Die Frau mit dem bandwurmlangen Namen Sophia de Mello Breyner Andresen (1919 – 2004) ist noch ein Stückchen berühmter – und ziemlich unangefochten die bedeutendste portugiesische Lyrikerin des 20. Jahrhunderts. Bereits im Alter von 12 Jahren schrieb „a Sophia“ („die Sophia“), wie sie in Portugal liebevoll genannt wird, erste Gedichte. Einer ihrer Vorfahren stammte aus Dänemark. Ende des 19. Jahrhunderts erwarb die Familie in Porto die „Quinta do Campo Alegre“ – den heutigen Botanischen Garten, wo Sophia in aristokratischer Umgebung aufwuchs. Sie studierte klassische Philologie und engagierte sich in katholisch geprägten Widerstandsgruppen gegen das Salazar-Regime. Nach der „Nelkenrevolution“ von 1974 wurde sie als Abgeordnete der Sozialisten in die Verfassungsgebende Versammlung gewählt. 1999 erhielt sie als erste Frau mit dem Prémio Camões den wichtigsten Literaturpreis in der portugiesischsprachigen Welt. Nachdem Držečnik und diese große Autorin bereits 2020 mit ihrem Gedichtzyklus „Der Zigeunerchristus“ vorstellte, legt er nun mit gleich zwei Büchern nach: „Die Muschel von Kos“ (übersetzt von Sarita Brandt) vereint den zweiten und den letzten Gedichtband von „a Sophia“, „Exemplarische Erzählungen“ (übersetzt von Michael Kegler) versammelt sieben Meistererzählungen aus ihrer Feder.
Dazu hat Elfenbein mit Ralph Roger Glöcklers „Kurs auf die Freiheit“, das erstmals 1980 erschien, ein über 30 Jahre vergriffenes Reisebuch neu zugänglich gemacht.

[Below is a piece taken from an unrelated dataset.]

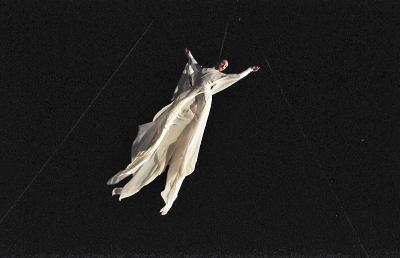 Valentina D'Angelo, la danzatrice aerea ascolana protagonista del Capodanno di Roma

Glöckler lässt uns noch einmal ins Portugal nach der „Nelkenrevolution“ reisen – in eine Zeit, in der das Land einen gewaltigen Modernisierungsprozess durchlief. Im Reader „Stippvisiten“ schließlich kommen wichtige Stimmen der zeitgenössischen portugiesischen Literatur zu Wort. Die Texte von Miguel Cardoso (*1976), Afonso Cruz (*1971), Isabela Figueiredo (*1963), Rui Cardoso Martins (*1967) und Patrícia Portela (*1974) entstanden während der Berlin-Aufenthalte der Autorinnen und Autoren im Rahmen ihrer von der Botschaft von Portugal | Camões Berlin gewährten Residenzstipendien.
Hinter Ingo Držečnik im Regal stehen, alphabetisch geordnet, die Elfenbein-Werke aus 25 Jahren. „Vor einiger Zeit habe ich zum dritten Mal ISB-Nummern nachbestellt“, lacht der Verleger: „Zwei Mal waren es 100. Jetzt hab’ ich 1000 gekauft.“ Schaut so aus, als würde Ingo Držečnik, auch mit Portugal, für weitere Jahrzehnte planen.